Dictionaries Example
import copy
original = {
'name': 'Alice',
'scores': [95, 87, 92]
}
shallow = copy.copy(original)
deep = copy.deepcopy(original)
# Modify nested list in shallow copy
shallow['scores'].append(100)
print(original['scores']) # [95, 87, 92, 100] - affected!
# Modify nested list in deep copy
deep['scores'].append(50)
print(original['scores']) # [95, 87, 92, 100] - unchangedCustom Objects
Classes can customize copying:
import copy
class Config:
def __init__(self, settings):
self.settings = settings
def __copy__(self):
# Custom shallow copy
return Config(self.settings)
def __deepcopy__(self, memo):
# Custom deep copy
return Config(copy.deepcopy(self.settings, memo))The memo dict prevents infinite loops with circular references.
Circular References
Deep copy handles circular references:
import copy
a = [1, 2]
a.append(a) # Circular reference
deep = copy.deepcopy(a)
print(deep[2] is deep) # True - circular structure preserved
print(deep[2] is a) # False - independent copyPerformance
Deep copy is slower:
import copy
import timeit
data = {'a': [1, 2, 3], 'b': {'x': [4, 5, 6]}}
shallow_time = timeit.timeit(lambda: copy.copy(data), number=100000)
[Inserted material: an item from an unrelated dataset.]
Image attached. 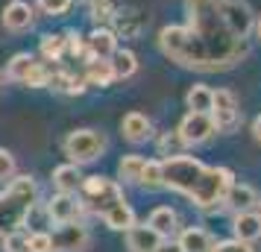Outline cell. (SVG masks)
I'll return each instance as SVG.
<instances>
[{"instance_id":"1","label":"cell","mask_w":261,"mask_h":252,"mask_svg":"<svg viewBox=\"0 0 261 252\" xmlns=\"http://www.w3.org/2000/svg\"><path fill=\"white\" fill-rule=\"evenodd\" d=\"M185 24L159 30V50L179 68L223 73L247 59L255 12L247 0H185Z\"/></svg>"},{"instance_id":"2","label":"cell","mask_w":261,"mask_h":252,"mask_svg":"<svg viewBox=\"0 0 261 252\" xmlns=\"http://www.w3.org/2000/svg\"><path fill=\"white\" fill-rule=\"evenodd\" d=\"M162 173H165V188L188 197L200 208H212V205L223 203L226 191L235 185V173L229 167H208L200 158L185 156V153L165 158Z\"/></svg>"},{"instance_id":"3","label":"cell","mask_w":261,"mask_h":252,"mask_svg":"<svg viewBox=\"0 0 261 252\" xmlns=\"http://www.w3.org/2000/svg\"><path fill=\"white\" fill-rule=\"evenodd\" d=\"M36 179L33 176H12L6 191H0V238L18 232L27 223V217L36 208Z\"/></svg>"},{"instance_id":"4","label":"cell","mask_w":261,"mask_h":252,"mask_svg":"<svg viewBox=\"0 0 261 252\" xmlns=\"http://www.w3.org/2000/svg\"><path fill=\"white\" fill-rule=\"evenodd\" d=\"M123 200V188H120L115 179H106V176H88L80 185V203L83 208L94 211V214H103L106 208H112L115 203Z\"/></svg>"},{"instance_id":"5","label":"cell","mask_w":261,"mask_h":252,"mask_svg":"<svg viewBox=\"0 0 261 252\" xmlns=\"http://www.w3.org/2000/svg\"><path fill=\"white\" fill-rule=\"evenodd\" d=\"M62 150L73 164H88V161H97L106 153V135L97 132V129H76L65 138Z\"/></svg>"},{"instance_id":"6","label":"cell","mask_w":261,"mask_h":252,"mask_svg":"<svg viewBox=\"0 0 261 252\" xmlns=\"http://www.w3.org/2000/svg\"><path fill=\"white\" fill-rule=\"evenodd\" d=\"M212 120L217 126V132H232L241 123V108H238V97L229 88H217L212 94Z\"/></svg>"},{"instance_id":"7","label":"cell","mask_w":261,"mask_h":252,"mask_svg":"<svg viewBox=\"0 0 261 252\" xmlns=\"http://www.w3.org/2000/svg\"><path fill=\"white\" fill-rule=\"evenodd\" d=\"M179 135H182V141L185 147H200L205 141H212L214 135H217V126H214V120L208 111H188L182 123H179Z\"/></svg>"},{"instance_id":"8","label":"cell","mask_w":261,"mask_h":252,"mask_svg":"<svg viewBox=\"0 0 261 252\" xmlns=\"http://www.w3.org/2000/svg\"><path fill=\"white\" fill-rule=\"evenodd\" d=\"M50 240L56 252H85L91 243V235L80 220H73V223H59V229L50 232Z\"/></svg>"},{"instance_id":"9","label":"cell","mask_w":261,"mask_h":252,"mask_svg":"<svg viewBox=\"0 0 261 252\" xmlns=\"http://www.w3.org/2000/svg\"><path fill=\"white\" fill-rule=\"evenodd\" d=\"M83 203H80V197L76 193H65V191H59V193H53L50 197V203L44 205V214L59 226V223H73V220H80L83 217Z\"/></svg>"},{"instance_id":"10","label":"cell","mask_w":261,"mask_h":252,"mask_svg":"<svg viewBox=\"0 0 261 252\" xmlns=\"http://www.w3.org/2000/svg\"><path fill=\"white\" fill-rule=\"evenodd\" d=\"M118 50V36L109 26H94L91 36H85V59H109Z\"/></svg>"},{"instance_id":"11","label":"cell","mask_w":261,"mask_h":252,"mask_svg":"<svg viewBox=\"0 0 261 252\" xmlns=\"http://www.w3.org/2000/svg\"><path fill=\"white\" fill-rule=\"evenodd\" d=\"M36 24V9L24 3V0H12V3H6V9H3V26L9 30V33H24L30 26Z\"/></svg>"},{"instance_id":"12","label":"cell","mask_w":261,"mask_h":252,"mask_svg":"<svg viewBox=\"0 0 261 252\" xmlns=\"http://www.w3.org/2000/svg\"><path fill=\"white\" fill-rule=\"evenodd\" d=\"M162 235L155 232L150 223H144V226H135L126 229V246H129V252H155L159 246H162Z\"/></svg>"},{"instance_id":"13","label":"cell","mask_w":261,"mask_h":252,"mask_svg":"<svg viewBox=\"0 0 261 252\" xmlns=\"http://www.w3.org/2000/svg\"><path fill=\"white\" fill-rule=\"evenodd\" d=\"M120 132H123V138L132 141V144H144V141L153 135V123H150V118L141 115V111H129V115H123V120H120Z\"/></svg>"},{"instance_id":"14","label":"cell","mask_w":261,"mask_h":252,"mask_svg":"<svg viewBox=\"0 0 261 252\" xmlns=\"http://www.w3.org/2000/svg\"><path fill=\"white\" fill-rule=\"evenodd\" d=\"M232 232H235V240H241V243H255L261 238V214H255V211H235Z\"/></svg>"},{"instance_id":"15","label":"cell","mask_w":261,"mask_h":252,"mask_svg":"<svg viewBox=\"0 0 261 252\" xmlns=\"http://www.w3.org/2000/svg\"><path fill=\"white\" fill-rule=\"evenodd\" d=\"M100 217H103V223H106L112 232H126V229L135 226V211H132V205L126 203V200H120V203H115L112 208H106Z\"/></svg>"},{"instance_id":"16","label":"cell","mask_w":261,"mask_h":252,"mask_svg":"<svg viewBox=\"0 0 261 252\" xmlns=\"http://www.w3.org/2000/svg\"><path fill=\"white\" fill-rule=\"evenodd\" d=\"M255 203H258L255 188H252V185H238V182L226 191V197H223V205L232 208V211H249Z\"/></svg>"},{"instance_id":"17","label":"cell","mask_w":261,"mask_h":252,"mask_svg":"<svg viewBox=\"0 0 261 252\" xmlns=\"http://www.w3.org/2000/svg\"><path fill=\"white\" fill-rule=\"evenodd\" d=\"M176 243L182 246V252H212L214 238L205 232V229H200V226H188L182 235H179Z\"/></svg>"},{"instance_id":"18","label":"cell","mask_w":261,"mask_h":252,"mask_svg":"<svg viewBox=\"0 0 261 252\" xmlns=\"http://www.w3.org/2000/svg\"><path fill=\"white\" fill-rule=\"evenodd\" d=\"M83 173H80V164H59V167L53 170V185H56V191H65V193H76L80 191V185H83Z\"/></svg>"},{"instance_id":"19","label":"cell","mask_w":261,"mask_h":252,"mask_svg":"<svg viewBox=\"0 0 261 252\" xmlns=\"http://www.w3.org/2000/svg\"><path fill=\"white\" fill-rule=\"evenodd\" d=\"M144 24H147V18L138 9H118V15H115V36L135 38Z\"/></svg>"},{"instance_id":"20","label":"cell","mask_w":261,"mask_h":252,"mask_svg":"<svg viewBox=\"0 0 261 252\" xmlns=\"http://www.w3.org/2000/svg\"><path fill=\"white\" fill-rule=\"evenodd\" d=\"M83 76L88 85H100V88H106V85L115 82V71H112V62L109 59H85Z\"/></svg>"},{"instance_id":"21","label":"cell","mask_w":261,"mask_h":252,"mask_svg":"<svg viewBox=\"0 0 261 252\" xmlns=\"http://www.w3.org/2000/svg\"><path fill=\"white\" fill-rule=\"evenodd\" d=\"M150 226L162 235V238H170L173 232H176V223H179V217H176V211L170 208V205H159L153 214H150V220H147Z\"/></svg>"},{"instance_id":"22","label":"cell","mask_w":261,"mask_h":252,"mask_svg":"<svg viewBox=\"0 0 261 252\" xmlns=\"http://www.w3.org/2000/svg\"><path fill=\"white\" fill-rule=\"evenodd\" d=\"M109 62H112V71H115V79H129L132 73L138 71V56L132 53V50H115L112 56H109Z\"/></svg>"},{"instance_id":"23","label":"cell","mask_w":261,"mask_h":252,"mask_svg":"<svg viewBox=\"0 0 261 252\" xmlns=\"http://www.w3.org/2000/svg\"><path fill=\"white\" fill-rule=\"evenodd\" d=\"M36 65H38L36 56H30V53H15L12 62L6 65V79H12V82H27V76H30V71H33Z\"/></svg>"},{"instance_id":"24","label":"cell","mask_w":261,"mask_h":252,"mask_svg":"<svg viewBox=\"0 0 261 252\" xmlns=\"http://www.w3.org/2000/svg\"><path fill=\"white\" fill-rule=\"evenodd\" d=\"M65 53H68V38L62 36V33H47V36H41V56L47 62H59Z\"/></svg>"},{"instance_id":"25","label":"cell","mask_w":261,"mask_h":252,"mask_svg":"<svg viewBox=\"0 0 261 252\" xmlns=\"http://www.w3.org/2000/svg\"><path fill=\"white\" fill-rule=\"evenodd\" d=\"M144 161H147V158H144V156H135V153L123 156V158L118 161V176H120L123 182L138 185V179H141V170H144Z\"/></svg>"},{"instance_id":"26","label":"cell","mask_w":261,"mask_h":252,"mask_svg":"<svg viewBox=\"0 0 261 252\" xmlns=\"http://www.w3.org/2000/svg\"><path fill=\"white\" fill-rule=\"evenodd\" d=\"M212 94L214 88H208V85H191L188 94H185V103H188L191 111H212Z\"/></svg>"},{"instance_id":"27","label":"cell","mask_w":261,"mask_h":252,"mask_svg":"<svg viewBox=\"0 0 261 252\" xmlns=\"http://www.w3.org/2000/svg\"><path fill=\"white\" fill-rule=\"evenodd\" d=\"M138 185H144L147 191H159L165 188V173H162V161H144V170H141V179Z\"/></svg>"},{"instance_id":"28","label":"cell","mask_w":261,"mask_h":252,"mask_svg":"<svg viewBox=\"0 0 261 252\" xmlns=\"http://www.w3.org/2000/svg\"><path fill=\"white\" fill-rule=\"evenodd\" d=\"M115 15H118V0H97V3H91L94 26H106L109 21H115Z\"/></svg>"},{"instance_id":"29","label":"cell","mask_w":261,"mask_h":252,"mask_svg":"<svg viewBox=\"0 0 261 252\" xmlns=\"http://www.w3.org/2000/svg\"><path fill=\"white\" fill-rule=\"evenodd\" d=\"M185 150V141H182V135L173 129V132H165L162 138H159V153L165 158H170V156H179Z\"/></svg>"},{"instance_id":"30","label":"cell","mask_w":261,"mask_h":252,"mask_svg":"<svg viewBox=\"0 0 261 252\" xmlns=\"http://www.w3.org/2000/svg\"><path fill=\"white\" fill-rule=\"evenodd\" d=\"M27 252H56L53 249V240H50V232H33V235H27Z\"/></svg>"},{"instance_id":"31","label":"cell","mask_w":261,"mask_h":252,"mask_svg":"<svg viewBox=\"0 0 261 252\" xmlns=\"http://www.w3.org/2000/svg\"><path fill=\"white\" fill-rule=\"evenodd\" d=\"M73 73L68 71H50V79H47V88H53V91H62V94H68L71 91V85H73Z\"/></svg>"},{"instance_id":"32","label":"cell","mask_w":261,"mask_h":252,"mask_svg":"<svg viewBox=\"0 0 261 252\" xmlns=\"http://www.w3.org/2000/svg\"><path fill=\"white\" fill-rule=\"evenodd\" d=\"M3 252H27V235L21 229L3 235Z\"/></svg>"},{"instance_id":"33","label":"cell","mask_w":261,"mask_h":252,"mask_svg":"<svg viewBox=\"0 0 261 252\" xmlns=\"http://www.w3.org/2000/svg\"><path fill=\"white\" fill-rule=\"evenodd\" d=\"M71 3L73 0H38V6H41V12L44 15H65L68 9H71Z\"/></svg>"},{"instance_id":"34","label":"cell","mask_w":261,"mask_h":252,"mask_svg":"<svg viewBox=\"0 0 261 252\" xmlns=\"http://www.w3.org/2000/svg\"><path fill=\"white\" fill-rule=\"evenodd\" d=\"M12 176H15V156L0 147V182L12 179Z\"/></svg>"},{"instance_id":"35","label":"cell","mask_w":261,"mask_h":252,"mask_svg":"<svg viewBox=\"0 0 261 252\" xmlns=\"http://www.w3.org/2000/svg\"><path fill=\"white\" fill-rule=\"evenodd\" d=\"M68 53H71L73 59H85V36L80 33H68Z\"/></svg>"},{"instance_id":"36","label":"cell","mask_w":261,"mask_h":252,"mask_svg":"<svg viewBox=\"0 0 261 252\" xmlns=\"http://www.w3.org/2000/svg\"><path fill=\"white\" fill-rule=\"evenodd\" d=\"M212 252H252L249 243H241V240H220V243H214Z\"/></svg>"},{"instance_id":"37","label":"cell","mask_w":261,"mask_h":252,"mask_svg":"<svg viewBox=\"0 0 261 252\" xmlns=\"http://www.w3.org/2000/svg\"><path fill=\"white\" fill-rule=\"evenodd\" d=\"M155 252H182V246H179V243H173V240H167V243L162 240V246H159Z\"/></svg>"},{"instance_id":"38","label":"cell","mask_w":261,"mask_h":252,"mask_svg":"<svg viewBox=\"0 0 261 252\" xmlns=\"http://www.w3.org/2000/svg\"><path fill=\"white\" fill-rule=\"evenodd\" d=\"M252 135H255V141L261 144V115L255 120H252Z\"/></svg>"},{"instance_id":"39","label":"cell","mask_w":261,"mask_h":252,"mask_svg":"<svg viewBox=\"0 0 261 252\" xmlns=\"http://www.w3.org/2000/svg\"><path fill=\"white\" fill-rule=\"evenodd\" d=\"M252 33L261 38V15H255V26H252Z\"/></svg>"},{"instance_id":"40","label":"cell","mask_w":261,"mask_h":252,"mask_svg":"<svg viewBox=\"0 0 261 252\" xmlns=\"http://www.w3.org/2000/svg\"><path fill=\"white\" fill-rule=\"evenodd\" d=\"M3 82H6V76H3V71H0V85H3Z\"/></svg>"},{"instance_id":"41","label":"cell","mask_w":261,"mask_h":252,"mask_svg":"<svg viewBox=\"0 0 261 252\" xmlns=\"http://www.w3.org/2000/svg\"><path fill=\"white\" fill-rule=\"evenodd\" d=\"M85 3H88V6H91V3H97V0H85Z\"/></svg>"}]
</instances>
deep_time = timeit.timeit(lambda: copy.deepcopy(data), number=100000)
# Deep copy is typically 5-10x slowerCommon Pitfall: Default Arguments
# Bug: mutable default argument
def add_item(item, items=[]):
items.append(item)
return items
print(add_item(1)) # [1]
print(add_item(2)) # [1, 2] - same list!
# Fix: use None and copy
def add_item(item, items=None):
if items is None:
items = []
items.append(item)
return itemsTesting Copies
Verify your copies work correctly:
import copy
def test_deep_copy():
original = {'nested': [1, 2, 3]}
copied = copy.deepcopy(original)
# Modify copy
copied['nested'].append(4)
# Original unchanged
assert original['nested'] == [1, 2, 3]
assert copied['nested'] == [1, 2, 3, 4]Summary
| Method | New Object? | Nested Objects |
|---|---|---|
Assignment (=) | No | Shared |
copy.copy() | Yes | Shared |
copy.deepcopy() | Yes | Copied |
When in doubt, use deepcopy(). It's slower but safer. Only optimize to shallow copy when you've verified nested objects don't need independence.